■ **Task to carry out**
Lay out the lines from the line containing "What spatial distance" up to and including the line containing "2.65 meters" as a Markdown table with the columns Row and Entry line, omitting blank lines.

■ **Spatial relation data**
═══
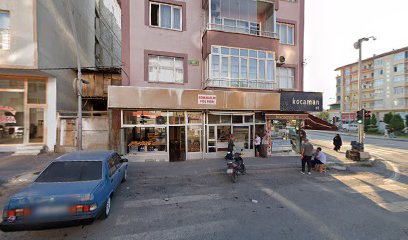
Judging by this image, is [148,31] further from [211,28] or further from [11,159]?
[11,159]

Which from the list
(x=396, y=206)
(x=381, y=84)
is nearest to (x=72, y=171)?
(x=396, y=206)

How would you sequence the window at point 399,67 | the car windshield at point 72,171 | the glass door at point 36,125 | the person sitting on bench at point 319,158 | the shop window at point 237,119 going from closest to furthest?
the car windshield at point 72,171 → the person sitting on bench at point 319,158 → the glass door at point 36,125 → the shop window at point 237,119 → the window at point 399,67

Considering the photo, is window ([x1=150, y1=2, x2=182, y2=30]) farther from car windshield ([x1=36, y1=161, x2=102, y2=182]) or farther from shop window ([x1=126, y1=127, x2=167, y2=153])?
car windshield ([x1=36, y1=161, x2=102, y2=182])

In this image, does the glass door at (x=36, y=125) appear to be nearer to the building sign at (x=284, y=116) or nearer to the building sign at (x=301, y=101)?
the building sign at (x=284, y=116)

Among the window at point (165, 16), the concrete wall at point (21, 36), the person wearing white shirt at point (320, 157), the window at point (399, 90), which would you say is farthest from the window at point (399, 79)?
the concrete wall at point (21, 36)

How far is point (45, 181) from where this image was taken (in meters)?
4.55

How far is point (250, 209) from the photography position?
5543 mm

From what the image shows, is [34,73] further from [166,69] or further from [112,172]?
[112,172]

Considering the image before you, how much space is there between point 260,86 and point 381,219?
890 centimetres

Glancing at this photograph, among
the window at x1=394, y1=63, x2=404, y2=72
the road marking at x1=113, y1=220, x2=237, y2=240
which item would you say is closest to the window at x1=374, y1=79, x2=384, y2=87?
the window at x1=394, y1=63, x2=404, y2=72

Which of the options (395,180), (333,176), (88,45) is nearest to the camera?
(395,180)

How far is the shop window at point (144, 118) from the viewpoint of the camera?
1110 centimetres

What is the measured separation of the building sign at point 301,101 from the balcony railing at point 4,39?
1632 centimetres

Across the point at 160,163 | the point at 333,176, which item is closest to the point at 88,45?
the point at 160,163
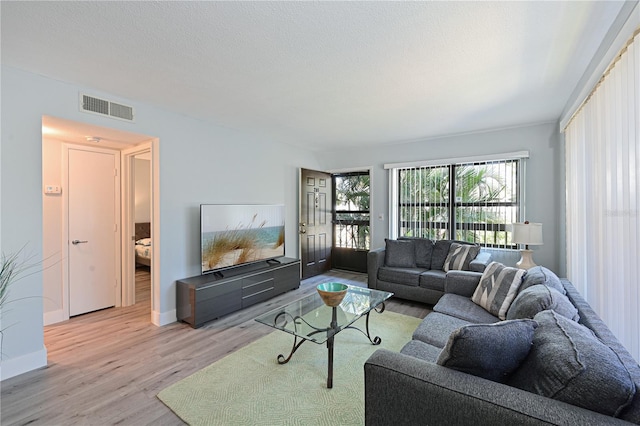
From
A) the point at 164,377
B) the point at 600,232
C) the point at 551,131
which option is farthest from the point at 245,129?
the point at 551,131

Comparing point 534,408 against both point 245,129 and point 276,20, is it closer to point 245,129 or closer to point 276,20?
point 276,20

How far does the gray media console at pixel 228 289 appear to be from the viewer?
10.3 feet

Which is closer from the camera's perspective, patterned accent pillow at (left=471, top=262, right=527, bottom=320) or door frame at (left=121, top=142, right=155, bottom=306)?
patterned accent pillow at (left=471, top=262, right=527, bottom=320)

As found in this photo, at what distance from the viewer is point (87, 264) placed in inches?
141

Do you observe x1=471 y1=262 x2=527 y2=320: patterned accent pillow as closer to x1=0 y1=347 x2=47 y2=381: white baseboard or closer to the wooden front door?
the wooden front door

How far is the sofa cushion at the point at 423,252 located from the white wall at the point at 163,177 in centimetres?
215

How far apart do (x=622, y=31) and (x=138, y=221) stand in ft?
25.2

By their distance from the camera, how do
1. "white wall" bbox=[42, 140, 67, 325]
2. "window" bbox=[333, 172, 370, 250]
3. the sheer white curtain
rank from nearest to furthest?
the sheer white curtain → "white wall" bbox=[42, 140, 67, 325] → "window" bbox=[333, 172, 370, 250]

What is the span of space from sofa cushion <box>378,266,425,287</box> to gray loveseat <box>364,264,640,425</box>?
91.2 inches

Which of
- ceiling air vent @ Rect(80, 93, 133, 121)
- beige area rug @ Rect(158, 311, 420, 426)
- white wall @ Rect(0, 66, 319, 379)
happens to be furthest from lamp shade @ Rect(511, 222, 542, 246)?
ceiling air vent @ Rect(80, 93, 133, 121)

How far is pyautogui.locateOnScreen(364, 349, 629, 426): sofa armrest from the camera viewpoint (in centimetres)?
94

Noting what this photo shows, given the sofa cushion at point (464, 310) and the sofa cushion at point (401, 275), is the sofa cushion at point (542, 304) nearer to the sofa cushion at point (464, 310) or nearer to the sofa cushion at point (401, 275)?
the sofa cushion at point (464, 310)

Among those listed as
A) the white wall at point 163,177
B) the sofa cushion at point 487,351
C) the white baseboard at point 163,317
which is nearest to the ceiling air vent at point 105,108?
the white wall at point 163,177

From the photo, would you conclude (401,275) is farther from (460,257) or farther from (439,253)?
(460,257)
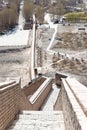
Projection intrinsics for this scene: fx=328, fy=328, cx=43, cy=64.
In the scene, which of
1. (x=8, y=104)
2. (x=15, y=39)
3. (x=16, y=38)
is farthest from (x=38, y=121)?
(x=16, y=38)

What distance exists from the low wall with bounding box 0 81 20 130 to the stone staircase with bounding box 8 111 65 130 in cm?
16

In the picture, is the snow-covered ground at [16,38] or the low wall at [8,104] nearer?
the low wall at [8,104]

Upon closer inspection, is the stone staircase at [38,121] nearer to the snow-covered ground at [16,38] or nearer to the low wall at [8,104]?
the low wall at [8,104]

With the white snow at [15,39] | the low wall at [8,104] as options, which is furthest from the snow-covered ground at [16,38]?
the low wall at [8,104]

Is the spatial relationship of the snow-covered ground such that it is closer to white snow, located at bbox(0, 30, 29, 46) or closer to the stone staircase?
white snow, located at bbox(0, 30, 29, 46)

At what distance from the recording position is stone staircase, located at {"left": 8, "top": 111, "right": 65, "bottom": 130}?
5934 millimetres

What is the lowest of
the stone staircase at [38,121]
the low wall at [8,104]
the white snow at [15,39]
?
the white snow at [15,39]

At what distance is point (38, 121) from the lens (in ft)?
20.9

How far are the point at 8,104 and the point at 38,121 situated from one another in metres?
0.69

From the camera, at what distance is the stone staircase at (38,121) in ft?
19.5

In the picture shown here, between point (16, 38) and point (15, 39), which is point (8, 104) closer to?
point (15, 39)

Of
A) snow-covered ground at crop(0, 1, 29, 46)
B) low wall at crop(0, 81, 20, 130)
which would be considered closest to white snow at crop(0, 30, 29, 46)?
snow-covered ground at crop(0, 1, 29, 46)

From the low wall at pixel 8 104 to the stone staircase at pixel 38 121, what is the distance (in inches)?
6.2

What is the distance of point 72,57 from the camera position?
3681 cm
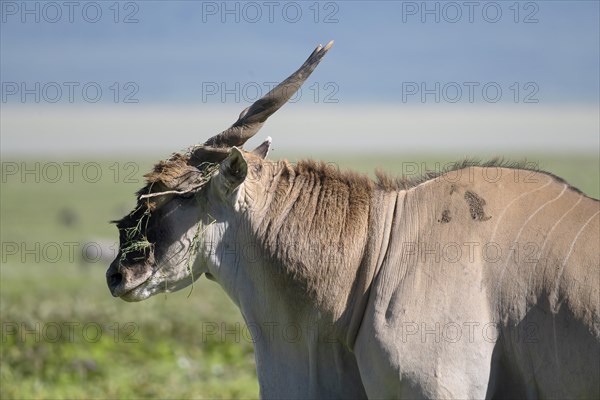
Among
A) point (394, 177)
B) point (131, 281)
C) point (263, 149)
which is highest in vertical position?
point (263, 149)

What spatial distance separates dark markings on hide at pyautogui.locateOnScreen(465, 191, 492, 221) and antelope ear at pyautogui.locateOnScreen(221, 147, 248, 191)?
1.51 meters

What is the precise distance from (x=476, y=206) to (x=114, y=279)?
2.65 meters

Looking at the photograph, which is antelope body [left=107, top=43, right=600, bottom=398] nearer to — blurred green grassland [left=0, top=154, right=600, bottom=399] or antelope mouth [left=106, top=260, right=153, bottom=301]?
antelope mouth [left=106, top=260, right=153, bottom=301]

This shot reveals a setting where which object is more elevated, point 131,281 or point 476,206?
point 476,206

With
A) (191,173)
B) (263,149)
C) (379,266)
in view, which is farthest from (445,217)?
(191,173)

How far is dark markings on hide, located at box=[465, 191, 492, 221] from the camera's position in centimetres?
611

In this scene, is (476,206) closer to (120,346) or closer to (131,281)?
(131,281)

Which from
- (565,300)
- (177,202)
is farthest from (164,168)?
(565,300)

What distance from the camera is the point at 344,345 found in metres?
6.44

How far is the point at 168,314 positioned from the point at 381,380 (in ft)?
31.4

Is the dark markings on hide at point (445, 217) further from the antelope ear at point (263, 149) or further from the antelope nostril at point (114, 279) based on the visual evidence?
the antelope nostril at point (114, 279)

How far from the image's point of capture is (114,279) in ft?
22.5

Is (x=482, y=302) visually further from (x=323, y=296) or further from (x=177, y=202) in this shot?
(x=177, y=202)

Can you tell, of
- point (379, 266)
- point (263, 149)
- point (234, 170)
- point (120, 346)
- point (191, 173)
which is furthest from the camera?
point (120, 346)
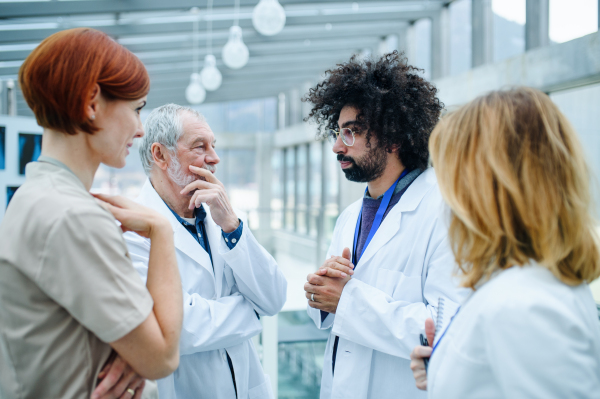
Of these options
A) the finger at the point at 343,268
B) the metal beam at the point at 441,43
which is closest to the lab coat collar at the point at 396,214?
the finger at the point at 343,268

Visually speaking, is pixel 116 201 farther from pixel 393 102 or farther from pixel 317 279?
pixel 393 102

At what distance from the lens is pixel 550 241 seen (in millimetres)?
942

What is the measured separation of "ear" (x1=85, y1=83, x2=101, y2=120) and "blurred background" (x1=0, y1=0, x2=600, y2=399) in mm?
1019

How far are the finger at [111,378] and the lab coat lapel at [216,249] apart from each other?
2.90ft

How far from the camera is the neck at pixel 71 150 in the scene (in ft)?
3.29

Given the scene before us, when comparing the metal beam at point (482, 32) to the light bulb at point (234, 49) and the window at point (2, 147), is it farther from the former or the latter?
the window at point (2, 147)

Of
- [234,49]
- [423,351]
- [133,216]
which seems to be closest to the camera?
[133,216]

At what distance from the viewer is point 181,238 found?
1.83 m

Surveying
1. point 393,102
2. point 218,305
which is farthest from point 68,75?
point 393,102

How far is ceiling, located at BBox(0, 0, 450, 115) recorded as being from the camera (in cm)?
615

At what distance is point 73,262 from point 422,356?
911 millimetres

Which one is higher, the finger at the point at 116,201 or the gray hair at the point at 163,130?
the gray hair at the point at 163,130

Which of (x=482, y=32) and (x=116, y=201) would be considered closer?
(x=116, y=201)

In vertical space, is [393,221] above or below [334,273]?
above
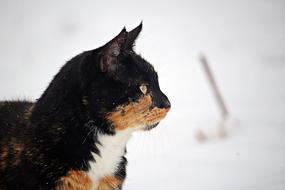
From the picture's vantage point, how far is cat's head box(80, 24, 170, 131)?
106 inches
═══
■ **The response**
| Row | Entry line |
|---|---|
| 1 | What spatial distance separates dark markings on hide at pyautogui.locateOnScreen(465, 191, 492, 221) and antelope ear at pyautogui.locateOnScreen(221, 147, 248, 191)? |
| 2 | 1.51 meters |
| 3 | What is the precise distance from (x=476, y=206) to (x=114, y=279)? |
| 4 | 2.65 meters |